After a year at Brown, George moved to Columbia, where he remained until
1958, despite several attempts by Theodore Schultz, chairman of the Chicago
Department of Economics, to bring him to Chicago. In 1958 Allen Wallis,
then dean of the University of Chicago business school, persuaded him
to accept the Charles R. Walgreen professorship of American institutions.
George remained at Chicago for the rest of his life. At Chicago he became
an editor of the Journal of Political Economy; established the Industrial
Organization Workshop, which achieved recognition as the key testing ground
for contributions to the field of industrial organization; and in 1977
founded the Center for the Study of the Economy and the State, serving
as its director until his death.
In the academic year 1957-58, George was a fellow at the Center for Advanced
Study in the Behavioral Sciences at Stanford. From 1971 to his death,
George was a fellow at the Hoover Institution at Stanford, and spent part
of almost every year at Hoover.
George was president of the American Economic Association in 1964, and
of the History of Economics Society in 1977. He was elected to the National
Academy of Sciences in 1975. He received the Alfred Nobel Memorial Prize
in Economic Science in 1982 "for his seminal studies of industrial structures,
functioning of markets and causes and effects of public regulation." He
received the National Medal of Science from Ronald Reagan in 1987.
George's governmental activities included service as a member of the attorney
general's National Committee to Study the Antitrust Laws, 1954-55; chairman,
Federal Price Statistics Review Committee, 1960-61; member, Blue Ribbon
Panel of the Department of Defense, 1969-70; vice-chairman, Securities
Investor Protection Corporation, 1970-73; co-chairman, Blue Ribbon Telecommunications
Task Force, Illinois Commerce Commission, 1990-91.
A word about George as a person: In the nearly six decades of our friendship,
I never knew him to do a mean or hurtful or unworthy thing to anyone.
An ideal friend in time of trouble, he would go to any lengths to be helpful.
He always appeared casual and unhurried, seeming to have ample time for
golf (his favorite sport), tennis, bridge, carpentry, photography (his
favorite hobby), casual talk with friends, consultations with students,
and constructive and detailed criticisms of the writings of his students
and academic friends. Yet, he also was incredibly productive, turning
out a steady stream of fundamental contributions. Truly, as his son Stephen
said at a memorial service, "My father had phenomenal energy."

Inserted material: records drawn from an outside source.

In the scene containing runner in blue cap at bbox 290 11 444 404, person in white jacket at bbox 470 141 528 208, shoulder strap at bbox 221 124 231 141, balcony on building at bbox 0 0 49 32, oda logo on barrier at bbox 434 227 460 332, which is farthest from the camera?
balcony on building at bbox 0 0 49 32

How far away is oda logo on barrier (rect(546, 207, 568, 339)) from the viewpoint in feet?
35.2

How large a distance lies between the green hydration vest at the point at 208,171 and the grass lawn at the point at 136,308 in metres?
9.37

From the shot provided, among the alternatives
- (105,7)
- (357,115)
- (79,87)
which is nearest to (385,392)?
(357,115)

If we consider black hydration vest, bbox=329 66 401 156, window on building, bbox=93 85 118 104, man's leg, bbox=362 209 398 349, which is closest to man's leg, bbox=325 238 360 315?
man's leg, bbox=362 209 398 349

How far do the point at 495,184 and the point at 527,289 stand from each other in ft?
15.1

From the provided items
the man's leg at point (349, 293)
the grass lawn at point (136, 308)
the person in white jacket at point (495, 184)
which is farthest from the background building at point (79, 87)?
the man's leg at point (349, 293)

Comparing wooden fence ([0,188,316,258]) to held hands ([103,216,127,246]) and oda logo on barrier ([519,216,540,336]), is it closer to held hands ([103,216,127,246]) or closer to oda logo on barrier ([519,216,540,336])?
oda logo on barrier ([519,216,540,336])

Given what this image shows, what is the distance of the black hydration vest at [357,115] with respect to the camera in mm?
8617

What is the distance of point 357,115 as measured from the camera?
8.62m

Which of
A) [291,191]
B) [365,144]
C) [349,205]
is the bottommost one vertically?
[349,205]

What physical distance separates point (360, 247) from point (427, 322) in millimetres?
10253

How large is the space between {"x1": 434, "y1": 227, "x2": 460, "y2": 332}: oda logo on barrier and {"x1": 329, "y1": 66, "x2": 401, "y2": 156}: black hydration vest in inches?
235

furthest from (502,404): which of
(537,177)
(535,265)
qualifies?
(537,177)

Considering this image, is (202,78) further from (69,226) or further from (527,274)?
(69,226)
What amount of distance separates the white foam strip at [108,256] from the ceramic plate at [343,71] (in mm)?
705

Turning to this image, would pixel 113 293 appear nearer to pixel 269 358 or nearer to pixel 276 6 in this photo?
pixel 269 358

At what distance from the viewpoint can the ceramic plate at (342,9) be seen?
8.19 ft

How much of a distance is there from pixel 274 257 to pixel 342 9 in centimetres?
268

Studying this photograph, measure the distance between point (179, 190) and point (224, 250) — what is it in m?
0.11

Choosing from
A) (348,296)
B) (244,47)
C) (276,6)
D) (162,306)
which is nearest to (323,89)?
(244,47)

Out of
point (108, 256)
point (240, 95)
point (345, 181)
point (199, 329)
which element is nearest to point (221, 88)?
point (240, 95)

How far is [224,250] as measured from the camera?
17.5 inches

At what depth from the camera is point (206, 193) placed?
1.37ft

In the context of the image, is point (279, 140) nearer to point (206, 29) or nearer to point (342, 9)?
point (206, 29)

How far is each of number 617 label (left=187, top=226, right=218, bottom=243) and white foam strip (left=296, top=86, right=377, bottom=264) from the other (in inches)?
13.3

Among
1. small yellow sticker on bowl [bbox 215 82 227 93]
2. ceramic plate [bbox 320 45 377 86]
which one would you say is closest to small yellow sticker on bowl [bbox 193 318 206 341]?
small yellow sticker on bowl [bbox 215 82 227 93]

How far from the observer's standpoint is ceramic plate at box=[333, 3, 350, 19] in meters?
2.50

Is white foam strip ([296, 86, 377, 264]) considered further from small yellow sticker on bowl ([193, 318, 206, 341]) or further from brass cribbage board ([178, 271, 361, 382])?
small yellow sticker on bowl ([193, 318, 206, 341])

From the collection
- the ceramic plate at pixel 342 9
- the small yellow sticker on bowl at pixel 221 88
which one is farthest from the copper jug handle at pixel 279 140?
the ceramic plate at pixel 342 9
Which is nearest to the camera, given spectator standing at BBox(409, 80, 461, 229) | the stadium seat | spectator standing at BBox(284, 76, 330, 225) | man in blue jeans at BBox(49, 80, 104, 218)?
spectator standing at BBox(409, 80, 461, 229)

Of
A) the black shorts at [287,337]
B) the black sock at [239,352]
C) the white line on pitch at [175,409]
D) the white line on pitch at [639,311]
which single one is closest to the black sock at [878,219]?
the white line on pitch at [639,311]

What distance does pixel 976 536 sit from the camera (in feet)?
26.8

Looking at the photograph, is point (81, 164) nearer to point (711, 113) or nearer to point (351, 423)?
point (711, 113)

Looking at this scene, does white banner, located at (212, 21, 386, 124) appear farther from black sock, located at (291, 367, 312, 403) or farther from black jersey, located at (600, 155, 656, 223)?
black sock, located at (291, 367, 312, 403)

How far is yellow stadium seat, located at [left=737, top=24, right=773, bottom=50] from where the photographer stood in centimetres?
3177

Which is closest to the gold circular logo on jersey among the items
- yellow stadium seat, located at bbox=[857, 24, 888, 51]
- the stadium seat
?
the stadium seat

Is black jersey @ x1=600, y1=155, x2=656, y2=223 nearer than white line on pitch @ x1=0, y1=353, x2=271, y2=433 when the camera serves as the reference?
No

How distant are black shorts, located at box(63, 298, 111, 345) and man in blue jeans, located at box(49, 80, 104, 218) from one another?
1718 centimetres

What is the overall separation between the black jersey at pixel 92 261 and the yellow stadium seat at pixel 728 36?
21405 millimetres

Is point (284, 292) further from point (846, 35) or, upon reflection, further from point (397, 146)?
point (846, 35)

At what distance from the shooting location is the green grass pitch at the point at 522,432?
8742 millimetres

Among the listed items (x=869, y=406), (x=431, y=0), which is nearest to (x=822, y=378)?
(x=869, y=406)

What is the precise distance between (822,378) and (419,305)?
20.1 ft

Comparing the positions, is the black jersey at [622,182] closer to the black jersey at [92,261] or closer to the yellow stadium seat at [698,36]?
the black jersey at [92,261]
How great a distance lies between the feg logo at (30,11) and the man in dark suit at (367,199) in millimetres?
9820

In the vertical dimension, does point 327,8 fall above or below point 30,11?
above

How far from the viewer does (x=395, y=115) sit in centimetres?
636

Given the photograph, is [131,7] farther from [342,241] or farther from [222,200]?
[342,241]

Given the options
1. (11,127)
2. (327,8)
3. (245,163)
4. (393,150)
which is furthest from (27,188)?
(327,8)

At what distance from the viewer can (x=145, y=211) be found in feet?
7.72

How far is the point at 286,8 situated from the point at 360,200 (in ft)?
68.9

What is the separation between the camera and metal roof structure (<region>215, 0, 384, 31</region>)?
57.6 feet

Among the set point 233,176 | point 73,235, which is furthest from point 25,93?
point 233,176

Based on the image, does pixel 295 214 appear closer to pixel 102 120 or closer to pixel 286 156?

One feature of George's personality that he did his best to conceal was
his extreme personal sensitivity. His smart cracks were in part a way
of covering that sensitivity, as was his half-embarrassed laugh. He was
as sensitive to others as to himself. The stiletto concealed in his humor
was always meant for ideas or policies, never ad hominem--unless "An Economist
Plays with Blocs" (1954), his brilliant title for an article on Galbraith's
theory of countervailing power, can be so interpreted.
George was a delightful correspondent. Serious and profound discussion
never came without an interlarding of amusing comments. In a letter from
London in 1948 when he was giving Five Lectures on Economic Problems (1949),
after remarking on the inconvertibility of the pound and the inedible,
still-rationed food, he concluded, "So here I am losing weight and gaining
pounds."
George was an extremely valuable colleague. He provided much of the energy
and drive to the interaction among members of the Chicago economics department,
business school, and law school that came to be known at the Chicago School.
His workshop on industrial organization was an outgrowth of a law school
seminar started by Aaron Director, which George cooperated in running
when he came to Chicago. His relations were especially close with Aaron,
Gary Becker, Richard Posner, Harold Demsetz, and myself, enhancing significantly
the scientific productivity of all of us.